• [Source excerpt]
━━━━

Transfigurations
Exodus 34:29-35; Luke 9:28-36
March 2, 2019
You know those images that kinda transform before
your eyes depending upon your focus or perspective? You know, if you focus one
way it’s an hourglass but when you shift your focus you see two faces? Like the
one on the back of the bulletin? That kind of thing?
Have you ever had an experience of the
world like that? Where something you thought you knew and understood is
suddenly revealed otherwise, and you can never see it quite the same, quite so
simply, ever again? Have you ever experienced another person that way? Have you
ever experienced yourself that way?
The apostle Paul wrote about “seeing in
a mirror dimly” before coming to the clarity of seeing face to face, and seeing
faces for what they are. We spend so much of our lives seeing dimly – seeing
others through reflections and refractions of broken glass, and, if we’re
honest about it, seeing ourselves the same way.

━━━━

• [Data supplied]

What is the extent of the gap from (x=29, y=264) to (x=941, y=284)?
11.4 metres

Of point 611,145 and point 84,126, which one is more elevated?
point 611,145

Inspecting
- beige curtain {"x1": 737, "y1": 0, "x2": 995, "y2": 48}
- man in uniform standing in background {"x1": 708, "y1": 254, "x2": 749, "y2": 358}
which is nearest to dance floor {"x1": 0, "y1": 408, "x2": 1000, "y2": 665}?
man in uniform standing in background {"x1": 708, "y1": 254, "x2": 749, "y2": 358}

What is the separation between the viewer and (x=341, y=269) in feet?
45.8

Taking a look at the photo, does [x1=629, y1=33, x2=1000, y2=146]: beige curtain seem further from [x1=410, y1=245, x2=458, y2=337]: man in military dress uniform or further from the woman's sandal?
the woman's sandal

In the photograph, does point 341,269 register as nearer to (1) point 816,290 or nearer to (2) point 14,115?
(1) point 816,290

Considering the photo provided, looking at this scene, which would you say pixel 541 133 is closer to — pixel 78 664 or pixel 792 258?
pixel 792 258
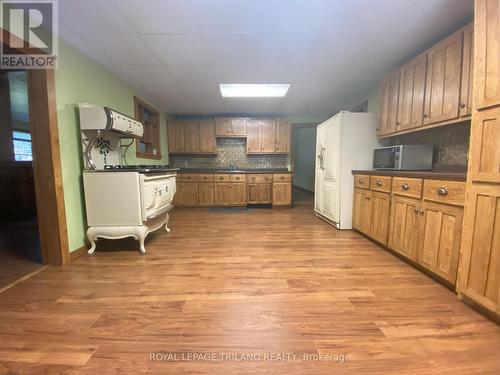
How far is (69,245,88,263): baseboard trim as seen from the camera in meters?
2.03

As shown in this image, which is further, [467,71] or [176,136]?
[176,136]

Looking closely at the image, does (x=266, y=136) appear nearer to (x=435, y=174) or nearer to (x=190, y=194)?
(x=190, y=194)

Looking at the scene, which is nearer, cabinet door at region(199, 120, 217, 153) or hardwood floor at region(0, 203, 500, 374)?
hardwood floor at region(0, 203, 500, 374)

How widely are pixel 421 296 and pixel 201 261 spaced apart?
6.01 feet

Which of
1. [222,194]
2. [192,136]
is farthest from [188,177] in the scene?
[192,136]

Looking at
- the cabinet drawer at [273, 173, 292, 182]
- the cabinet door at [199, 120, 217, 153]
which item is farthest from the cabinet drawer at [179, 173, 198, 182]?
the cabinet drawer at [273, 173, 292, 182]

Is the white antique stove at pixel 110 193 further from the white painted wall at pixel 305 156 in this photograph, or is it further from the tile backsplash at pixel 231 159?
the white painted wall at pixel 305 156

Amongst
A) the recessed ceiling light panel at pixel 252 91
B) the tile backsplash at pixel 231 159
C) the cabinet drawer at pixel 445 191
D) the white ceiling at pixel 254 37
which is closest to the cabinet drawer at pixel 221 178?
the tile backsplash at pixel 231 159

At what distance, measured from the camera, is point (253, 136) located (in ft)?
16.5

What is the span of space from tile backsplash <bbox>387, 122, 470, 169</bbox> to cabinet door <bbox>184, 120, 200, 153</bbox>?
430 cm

━━━━

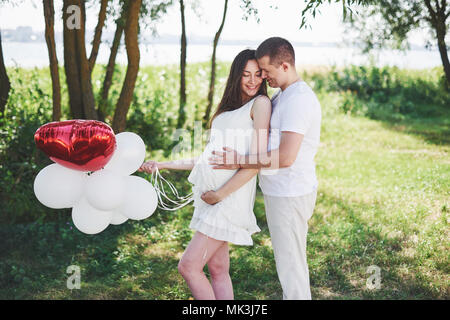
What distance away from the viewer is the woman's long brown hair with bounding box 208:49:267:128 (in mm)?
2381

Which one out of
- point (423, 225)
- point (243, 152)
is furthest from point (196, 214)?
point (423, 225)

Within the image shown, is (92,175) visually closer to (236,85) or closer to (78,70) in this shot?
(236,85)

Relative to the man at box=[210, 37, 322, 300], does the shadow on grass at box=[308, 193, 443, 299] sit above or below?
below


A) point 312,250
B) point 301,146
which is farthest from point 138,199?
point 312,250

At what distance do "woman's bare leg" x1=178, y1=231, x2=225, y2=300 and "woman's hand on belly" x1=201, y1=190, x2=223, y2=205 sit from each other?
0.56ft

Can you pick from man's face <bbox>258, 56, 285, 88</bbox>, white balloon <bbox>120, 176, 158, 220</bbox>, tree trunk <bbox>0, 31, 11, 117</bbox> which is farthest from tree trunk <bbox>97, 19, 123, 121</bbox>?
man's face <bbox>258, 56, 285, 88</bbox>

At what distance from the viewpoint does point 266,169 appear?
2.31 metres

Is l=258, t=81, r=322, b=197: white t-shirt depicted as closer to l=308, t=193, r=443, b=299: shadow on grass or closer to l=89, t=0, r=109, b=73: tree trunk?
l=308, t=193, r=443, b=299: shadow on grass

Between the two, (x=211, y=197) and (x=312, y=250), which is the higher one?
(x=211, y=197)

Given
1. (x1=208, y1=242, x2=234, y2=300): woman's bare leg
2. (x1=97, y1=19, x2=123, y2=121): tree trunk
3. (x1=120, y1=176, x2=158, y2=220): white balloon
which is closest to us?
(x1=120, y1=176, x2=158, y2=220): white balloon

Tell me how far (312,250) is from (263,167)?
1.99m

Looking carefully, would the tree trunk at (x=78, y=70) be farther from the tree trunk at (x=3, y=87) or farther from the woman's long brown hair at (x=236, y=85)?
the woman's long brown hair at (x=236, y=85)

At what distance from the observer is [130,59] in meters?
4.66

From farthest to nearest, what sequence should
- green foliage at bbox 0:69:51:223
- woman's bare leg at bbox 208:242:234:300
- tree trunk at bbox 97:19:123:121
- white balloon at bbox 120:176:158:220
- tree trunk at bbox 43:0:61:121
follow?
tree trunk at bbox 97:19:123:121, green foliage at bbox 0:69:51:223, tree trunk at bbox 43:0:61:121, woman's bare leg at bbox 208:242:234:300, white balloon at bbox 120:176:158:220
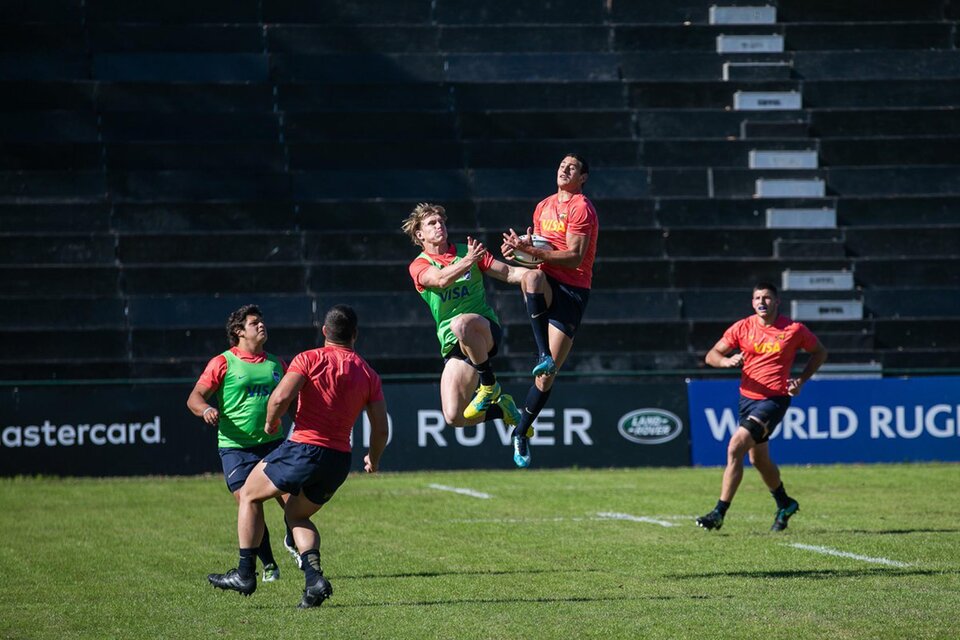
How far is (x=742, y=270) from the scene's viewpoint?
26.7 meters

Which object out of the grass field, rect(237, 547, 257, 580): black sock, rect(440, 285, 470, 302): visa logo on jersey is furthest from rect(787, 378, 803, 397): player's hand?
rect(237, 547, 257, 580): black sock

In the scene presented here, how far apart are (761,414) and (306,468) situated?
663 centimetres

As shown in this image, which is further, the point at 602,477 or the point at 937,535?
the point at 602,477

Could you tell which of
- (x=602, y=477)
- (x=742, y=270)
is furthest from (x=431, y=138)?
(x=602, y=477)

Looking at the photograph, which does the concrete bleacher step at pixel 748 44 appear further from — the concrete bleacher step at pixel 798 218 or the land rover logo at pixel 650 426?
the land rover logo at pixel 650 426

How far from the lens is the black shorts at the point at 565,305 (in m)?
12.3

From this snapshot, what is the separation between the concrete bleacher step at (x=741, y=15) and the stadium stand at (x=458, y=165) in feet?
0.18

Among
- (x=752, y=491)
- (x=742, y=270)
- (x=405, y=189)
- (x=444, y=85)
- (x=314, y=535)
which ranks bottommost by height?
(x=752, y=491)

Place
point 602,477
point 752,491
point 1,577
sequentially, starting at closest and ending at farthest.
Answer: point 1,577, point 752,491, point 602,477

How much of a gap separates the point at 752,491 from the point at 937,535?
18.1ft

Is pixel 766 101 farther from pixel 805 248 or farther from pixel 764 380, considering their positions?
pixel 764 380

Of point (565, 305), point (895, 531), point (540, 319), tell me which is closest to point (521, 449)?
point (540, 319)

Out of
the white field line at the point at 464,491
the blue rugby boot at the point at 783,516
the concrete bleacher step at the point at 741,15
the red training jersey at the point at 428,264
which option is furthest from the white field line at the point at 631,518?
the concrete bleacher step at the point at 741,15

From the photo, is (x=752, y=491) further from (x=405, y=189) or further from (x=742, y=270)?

━━━━

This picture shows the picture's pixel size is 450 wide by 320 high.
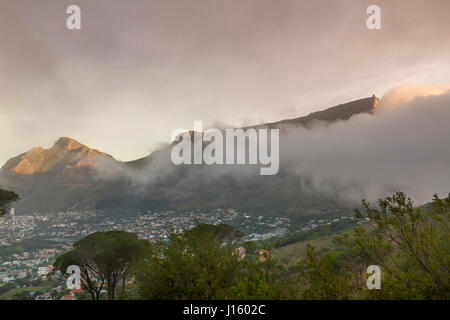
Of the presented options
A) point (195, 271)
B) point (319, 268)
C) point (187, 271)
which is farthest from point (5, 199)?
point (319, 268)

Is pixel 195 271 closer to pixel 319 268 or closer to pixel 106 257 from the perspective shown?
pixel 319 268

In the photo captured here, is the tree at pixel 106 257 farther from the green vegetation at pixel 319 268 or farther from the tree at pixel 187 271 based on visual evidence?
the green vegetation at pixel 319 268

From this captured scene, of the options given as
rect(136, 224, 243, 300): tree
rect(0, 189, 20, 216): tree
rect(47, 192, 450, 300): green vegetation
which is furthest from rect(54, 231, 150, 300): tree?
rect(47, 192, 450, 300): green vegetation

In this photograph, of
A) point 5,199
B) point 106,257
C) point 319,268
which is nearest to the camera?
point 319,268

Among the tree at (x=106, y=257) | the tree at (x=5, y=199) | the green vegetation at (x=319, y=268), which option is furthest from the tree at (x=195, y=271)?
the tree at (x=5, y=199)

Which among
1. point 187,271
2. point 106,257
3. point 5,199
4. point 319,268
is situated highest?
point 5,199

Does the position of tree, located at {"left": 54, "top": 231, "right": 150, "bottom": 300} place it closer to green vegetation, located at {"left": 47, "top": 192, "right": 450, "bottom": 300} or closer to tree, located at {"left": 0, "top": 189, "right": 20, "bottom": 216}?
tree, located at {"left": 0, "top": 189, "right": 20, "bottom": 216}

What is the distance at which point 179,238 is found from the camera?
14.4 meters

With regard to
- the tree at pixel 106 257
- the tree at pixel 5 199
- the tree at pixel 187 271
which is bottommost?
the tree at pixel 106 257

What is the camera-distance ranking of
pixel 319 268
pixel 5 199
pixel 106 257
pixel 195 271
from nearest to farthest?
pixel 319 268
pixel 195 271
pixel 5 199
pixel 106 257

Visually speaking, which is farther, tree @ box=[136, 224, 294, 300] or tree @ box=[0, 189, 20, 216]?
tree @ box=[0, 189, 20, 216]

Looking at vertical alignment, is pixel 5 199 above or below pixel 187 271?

━━━━

• [Directives]
1. In the sermon excerpt, what decides whether the described image looks like an hourglass or like two faces? Answer in one to three sentences.
2. Rewrite the sermon excerpt from "Have you ever had" to "the same way.", swapping "dimly" for "darkly".
3. Say whether each statement agrees with the sermon excerpt, answering yes or no and quoting the deciding words: (a) The excerpt mentions an image on the back of the bulletin. (b) The excerpt credits the apostle Peter with writing about seeing in a mirror dimly. (c) The excerpt says we see others through reflections of broken glass.
The listing was taken from a different source than the text.

• [Solutions to each task]
1. The image depends on the viewer's focus or perspective. Focusing one way shows an hourglass, and shifting that focus shows two faces.

2.
Have you ever had an experience of the
world like that? Where something you thought you knew and understood is
suddenly revealed otherwise, and you can never see it quite the same, quite so
simply, ever again? Have you ever experienced another person that way? Have you
ever experienced yourself that way?
The apostle Paul wrote about “seeing in
a mirror darkly” before coming to the clarity of seeing face to face, and seeing
faces for what they are. We spend so much of our lives seeing darkly – seeing
others through reflections and refractions of broken glass, and, if we’re
honest about it, seeing ourselves the same way.

3.
(a) Yes: "Like the one on the back of the bulletin?"
(b) No: "The apostle Paul wrote about “seeing in a mirror dimly”"
(c) Yes: "seeing others through reflections and refractions of broken glass"